The Future of
AI-Powered Manufacturing
BY ANNETTE FILLIAT
Manufacturing is at an inflection point. Across industries, companies are grappling with rapid digital transformation, the integration of artificial intelligence (AI), and the urgent need for resilient, sustainable systems. Industrial and systems engineering — with its deep roots in process and quality improvement and advanced analytics — is stepping into this moment to drive innovation in manufacturing ecosystems.
“It’s a pivotal time for collaboration,” said Pinar Keskinocak, H. Milton and Carolyn J. Stewart School Chair and professor in the H. Milton Stewart School of Industrial and Systems Engineering (ISyE). “We are uniquely positioned to connect foundational engineering principles with emerging AI technologies — helping shape the future of smart, efficient, resilient, and sustainable manufacturing systems.”
ISyE is launching its Manufacturing and AI Initiative to unite pioneering researchers with interdisciplinary partners in the development of research and education programs that address issues of industrial, societal, and global concern. The initiative focuses on the following key enabling technologies that are transforming modern industrial systems:
- AI-enabled manufacturing process optimization
- Integrated asset management and security
- Human-centered manufacturing
Together, these areas position ISyE at the forefront of shaping AI-powered manufacturing. And while these opportunities have the potential to create more innovative products, reduce costs, accelerate productivity, and increase sustainability, researchers are also addressing the potential challenges.

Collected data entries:
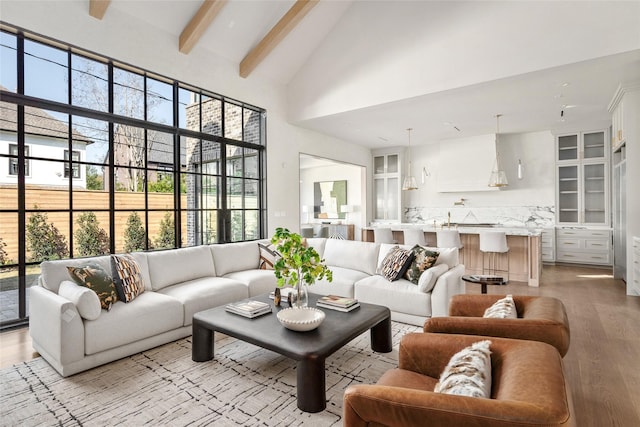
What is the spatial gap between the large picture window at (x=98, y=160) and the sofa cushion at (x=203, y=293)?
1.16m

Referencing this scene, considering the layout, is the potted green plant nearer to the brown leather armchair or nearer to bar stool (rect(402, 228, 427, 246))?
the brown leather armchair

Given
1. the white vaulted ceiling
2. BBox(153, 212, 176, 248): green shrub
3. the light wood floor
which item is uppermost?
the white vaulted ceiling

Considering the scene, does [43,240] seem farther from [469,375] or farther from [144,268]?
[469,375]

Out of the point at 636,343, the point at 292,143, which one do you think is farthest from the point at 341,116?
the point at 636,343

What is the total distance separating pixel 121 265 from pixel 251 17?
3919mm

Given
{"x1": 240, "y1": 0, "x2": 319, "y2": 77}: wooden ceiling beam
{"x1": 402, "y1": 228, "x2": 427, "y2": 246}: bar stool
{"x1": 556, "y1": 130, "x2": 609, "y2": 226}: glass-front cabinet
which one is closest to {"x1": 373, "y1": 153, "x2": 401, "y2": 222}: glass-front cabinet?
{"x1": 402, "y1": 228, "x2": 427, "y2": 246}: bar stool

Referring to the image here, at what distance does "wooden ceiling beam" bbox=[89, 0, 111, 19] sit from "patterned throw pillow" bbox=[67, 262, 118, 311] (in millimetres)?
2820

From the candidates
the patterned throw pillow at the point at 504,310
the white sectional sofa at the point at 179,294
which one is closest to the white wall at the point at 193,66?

The problem | Reproduce the passage of the AI-powered manufacturing article between "ISyE is launching" and "the potential challenges.", inclusive, renaming "researchers" to "scientists" throughout.

Task output |
ISyE is launching its Manufacturing and AI Initiative to unite pioneering scientists with interdisciplinary partners in the development of research and education programs that address issues of industrial, societal, and global concern. The initiative focuses on the following key enabling technologies that are transforming modern industrial systems:
- AI-enabled manufacturing process optimization
- Integrated asset management and security
- Human-centered manufacturing
Together, these areas position ISyE at the forefront of shaping AI-powered manufacturing. And while these opportunities have the potential to create more innovative products, reduce costs, accelerate productivity, and increase sustainability, scientists are also addressing the potential challenges.